→ BEREITGESTELLTE EINTRÄGE:
___
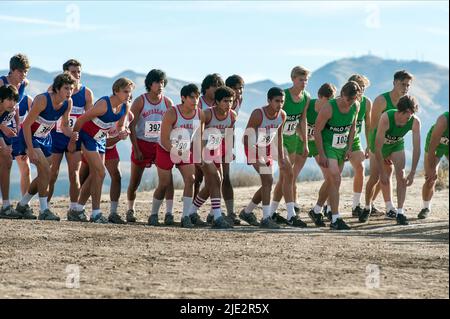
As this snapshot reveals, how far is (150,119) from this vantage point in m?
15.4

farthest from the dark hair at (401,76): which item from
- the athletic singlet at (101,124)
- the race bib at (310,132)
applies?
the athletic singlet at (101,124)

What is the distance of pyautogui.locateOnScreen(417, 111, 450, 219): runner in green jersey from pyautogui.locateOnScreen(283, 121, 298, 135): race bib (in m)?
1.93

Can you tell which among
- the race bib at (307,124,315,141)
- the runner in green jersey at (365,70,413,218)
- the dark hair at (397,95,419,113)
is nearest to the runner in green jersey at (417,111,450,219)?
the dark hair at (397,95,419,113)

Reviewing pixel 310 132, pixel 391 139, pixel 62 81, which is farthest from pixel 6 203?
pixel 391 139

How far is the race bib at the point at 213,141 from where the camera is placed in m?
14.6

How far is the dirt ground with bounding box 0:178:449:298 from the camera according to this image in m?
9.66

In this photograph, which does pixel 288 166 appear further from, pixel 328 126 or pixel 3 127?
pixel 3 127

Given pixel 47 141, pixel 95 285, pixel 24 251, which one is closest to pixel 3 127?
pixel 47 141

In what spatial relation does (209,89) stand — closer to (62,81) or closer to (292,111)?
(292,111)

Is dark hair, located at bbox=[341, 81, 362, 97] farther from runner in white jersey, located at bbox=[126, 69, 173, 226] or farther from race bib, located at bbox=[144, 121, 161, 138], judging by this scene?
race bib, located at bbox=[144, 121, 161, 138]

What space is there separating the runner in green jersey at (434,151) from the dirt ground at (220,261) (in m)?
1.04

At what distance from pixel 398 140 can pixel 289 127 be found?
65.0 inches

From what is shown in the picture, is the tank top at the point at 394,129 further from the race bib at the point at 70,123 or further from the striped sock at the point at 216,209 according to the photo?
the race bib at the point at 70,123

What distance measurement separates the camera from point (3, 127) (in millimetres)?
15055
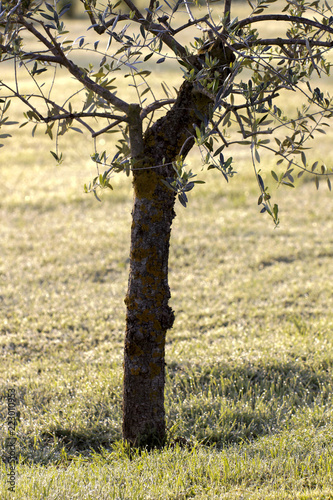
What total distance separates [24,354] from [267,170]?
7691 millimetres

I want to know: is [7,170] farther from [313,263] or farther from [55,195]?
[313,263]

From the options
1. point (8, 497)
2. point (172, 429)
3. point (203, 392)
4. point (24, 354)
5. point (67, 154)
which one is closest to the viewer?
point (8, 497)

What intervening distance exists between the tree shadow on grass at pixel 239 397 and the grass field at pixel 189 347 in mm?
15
___
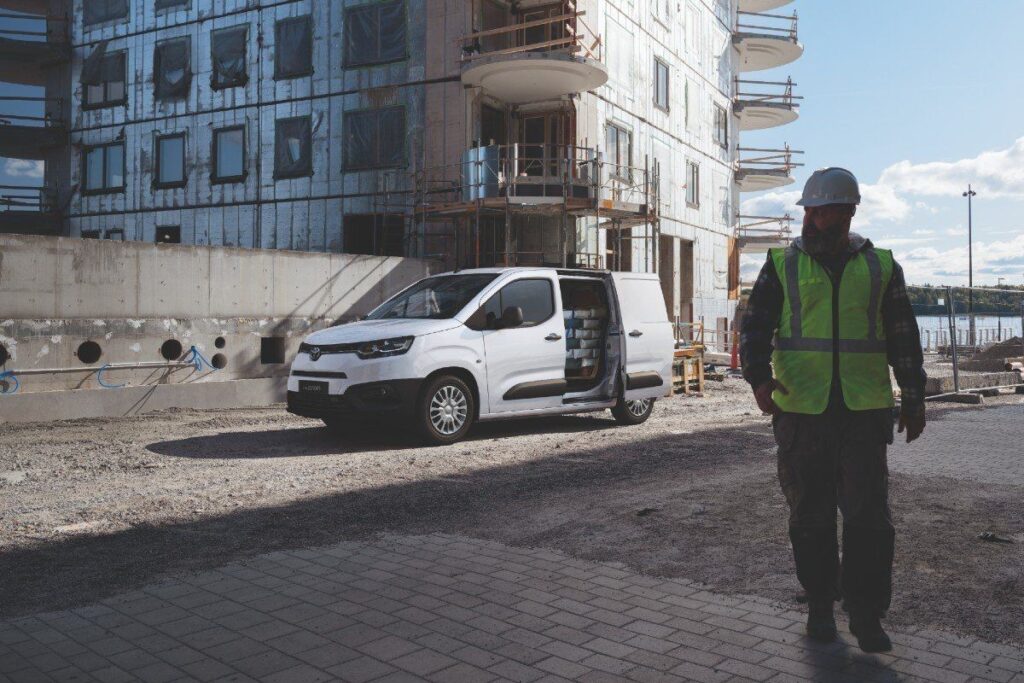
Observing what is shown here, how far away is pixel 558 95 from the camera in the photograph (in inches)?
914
___
→ ZU ERLEDIGEN: Welche Zeilen der Einträge enthalten die Zeichenfolge „ground“? Zieh jede dieser Zeilen heraus und achte dabei auf Groß- und Kleinschreibung.

→ DIE ANTWORT:
How far is the dirt ground with bounding box 0:178:449:298 from the camera according to this image in m?
What space is there separating the runner in green jersey at (434,151) from the dirt ground at (220,261) (in m)?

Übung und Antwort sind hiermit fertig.